AWS Startups Blog
Why Snapt Built the ADC for the DevOps of Today
Guest post by Dave Blakey, Co-Founder and CEO of Snapt
The goal with Snapt, which I co-founded in 2012 with my fellow South African Douglas Cherry, was always to be radically different and extraordinarily innovative. With offices in Cape Town, South Africa and Atlanta, Georgia, we are trusted by large-scale customers like NASA and Target to solve their unique application delivery controller (ADC) requirements, but with a model that is accessible to everyone from start-ups to Fortune 500 companies.
The need for ADC solutions has never been greater. With the advent of social media, the sharing economy, high-resolution images of all kinds and for all purposes, IoT, 5G networks, globally integrated knowledge economies, increased digital security threats, and big data ecommerce—just to name a few forces—data transactions are increasing in volume and complexity and the need to manage the critical network infrastructure that all these transactions pass through is only increasing.
The foundation of Snapt is to make a product that’s easy-to-use, will be able to run in tomorrow’s networks, and adds real daily value to the applications it manages, through modern models, ease of use and deployment, and the always-on, ever-changing needs and nature of DevOps.
So what’s going on, exactly?
ADCs primarily consist of a load balancer, web accelerator, and web application firewall for business-critical services, particularly web traffic. These solutions optimize performance, allow complex scaling rulesets, and provide security to important components of your infrastructure.
The goal is to ensure the main objectives of critical infrastructure, including:
- The need to improve the security of data and servers
- The need to improve the performance of critical services
- The need to ensure uptime of critical business services
- The need to drive business costs down and reduce TCO
Existing ADC vendors are delivering new solutions built on 20-year-old architecture. People are paying for overhead, costs, and support to bridge that gap. Resource-intensive solutions with complicated and unnecessary systems are being patched into ingress controllers and virtual environments.
Why is this happening?
DevOps has brought a new view of network architecture design, thinking, and standards as a result of a new breed of products and organizational needs. This brings with it added complexities from a deployment, standards, disaster recovery, and management perspective which requires ADC solutions that are agile, powerful, secure and at an extremely disruptive price. The gulf, quite simply, is that DevOps and their needs have changed the game, as well as how applications are being delivered, complicating things even further.
The person now responsible for this is completely different today than it was previously. In the past, a network engineer who specialized in load balancing would control the load balancer and provide service to other departments. Today, a multi-disciplinary DevOps engineer is usually in charge, or someone very similar to that person. The responsibility is to ensure the performance, security, and reliability of the service.

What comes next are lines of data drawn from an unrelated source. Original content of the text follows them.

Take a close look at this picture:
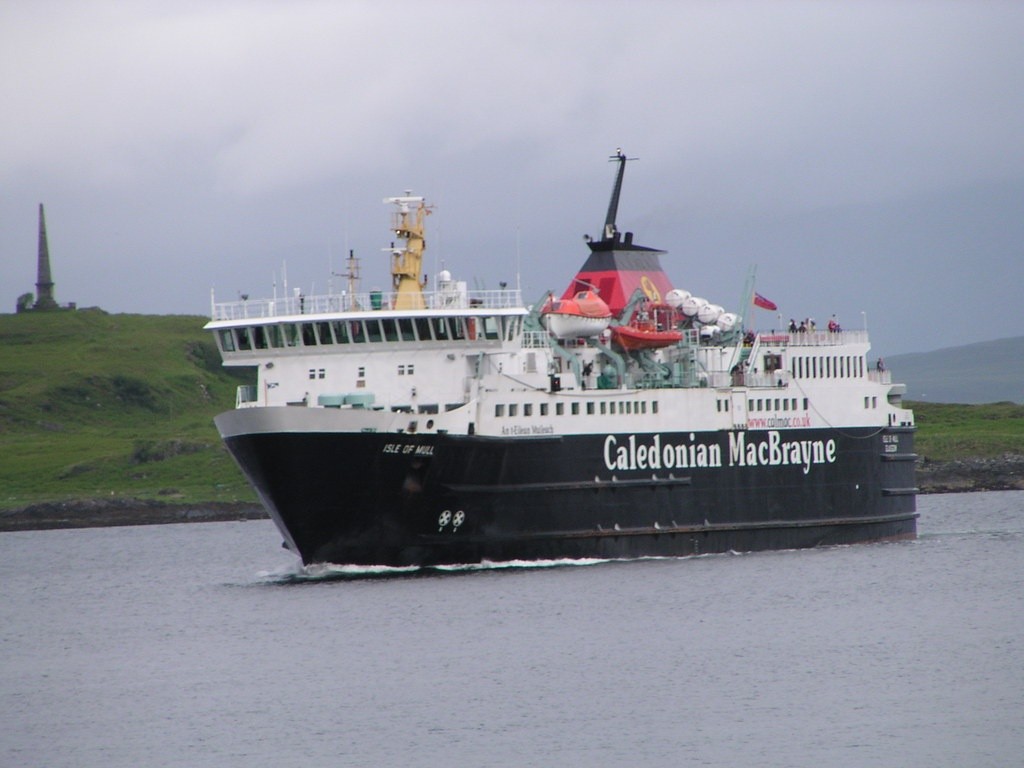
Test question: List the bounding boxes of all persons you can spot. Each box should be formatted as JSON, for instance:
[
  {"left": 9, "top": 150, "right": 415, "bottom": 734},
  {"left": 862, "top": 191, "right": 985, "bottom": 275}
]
[
  {"left": 730, "top": 358, "right": 792, "bottom": 388},
  {"left": 876, "top": 357, "right": 886, "bottom": 374},
  {"left": 740, "top": 317, "right": 846, "bottom": 347},
  {"left": 582, "top": 361, "right": 593, "bottom": 389}
]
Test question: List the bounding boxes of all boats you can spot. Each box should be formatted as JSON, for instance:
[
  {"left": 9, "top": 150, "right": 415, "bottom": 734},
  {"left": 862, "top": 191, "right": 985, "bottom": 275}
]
[
  {"left": 607, "top": 300, "right": 684, "bottom": 351},
  {"left": 203, "top": 147, "right": 920, "bottom": 574},
  {"left": 537, "top": 276, "right": 613, "bottom": 339}
]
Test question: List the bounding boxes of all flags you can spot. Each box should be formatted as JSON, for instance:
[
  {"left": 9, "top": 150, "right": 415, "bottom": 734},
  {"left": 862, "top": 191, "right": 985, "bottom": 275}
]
[{"left": 752, "top": 292, "right": 779, "bottom": 311}]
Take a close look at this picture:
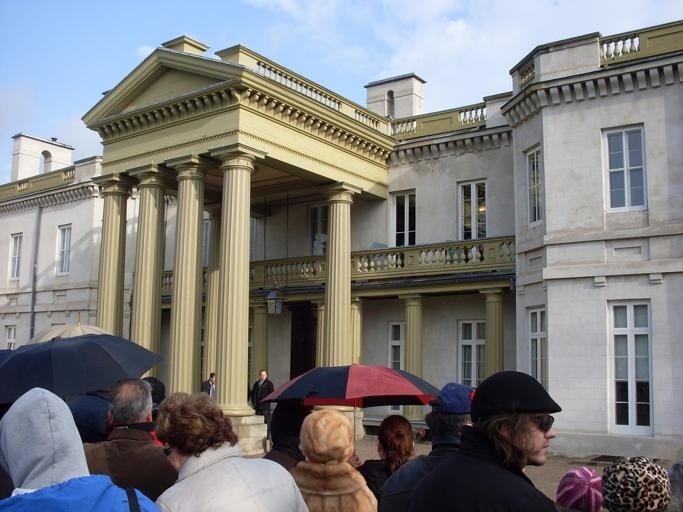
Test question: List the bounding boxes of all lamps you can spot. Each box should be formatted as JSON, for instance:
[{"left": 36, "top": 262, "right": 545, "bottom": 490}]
[{"left": 260, "top": 281, "right": 288, "bottom": 320}]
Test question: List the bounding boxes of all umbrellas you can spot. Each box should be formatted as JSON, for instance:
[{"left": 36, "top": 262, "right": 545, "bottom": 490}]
[
  {"left": 256, "top": 363, "right": 441, "bottom": 459},
  {"left": 0, "top": 333, "right": 164, "bottom": 407},
  {"left": 25, "top": 312, "right": 114, "bottom": 346}
]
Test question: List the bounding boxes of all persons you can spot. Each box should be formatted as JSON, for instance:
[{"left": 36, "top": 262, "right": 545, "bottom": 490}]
[
  {"left": 403, "top": 369, "right": 557, "bottom": 510},
  {"left": 201, "top": 373, "right": 215, "bottom": 398},
  {"left": 553, "top": 465, "right": 603, "bottom": 511},
  {"left": 1, "top": 376, "right": 414, "bottom": 512},
  {"left": 251, "top": 370, "right": 274, "bottom": 437},
  {"left": 600, "top": 453, "right": 672, "bottom": 511},
  {"left": 378, "top": 380, "right": 475, "bottom": 510}
]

However, the products that provide these services haven’t been changing to meet the needs of the environments and DevOps-led positions, something that we intend to continue to lead the change in.
In particular, the ADC market is changing largely based on the nature of network architecture in response to growing data, security concerns and new protocols that define how applications run on the network. With more and more enterprises turning to software-based ADC solutions, our best-in-class products and services are designed to improve and protect a clients’ virtual infrastructure while delivering business-critical applications anytime, anywhere, on any device, platform or cloud-based infrastructure. We work with companies globally to ensure their websites and services are always online.
The ADC today needs to stay out of the way of engineers and enable their application delivery. The same ADC needs to be able to run in a lightweight container and micro-service environment.
How do we do this?
We are unique in a market of predominantly legacy vendors. Snapt allows DevOps to focus on optimizing, enhancing and building on any network and any environment—all while allowing their critical infrastructure to remain safe and secure. Built around modern models, use-cases, with ease of use and deployment, the flexibility of environments and user empowerment is key. Snapt ADC powers some of the largest tech companies and startups in the world. Our customers span e-commerce, digital publishing, EdTech, science, banking, and government. In short, Snapt is always looking to the future, to the environments, networks and use cases where critical infrastructure needs to be easily deployed and managed, to allow for peace of mind for DevOps, and beyond.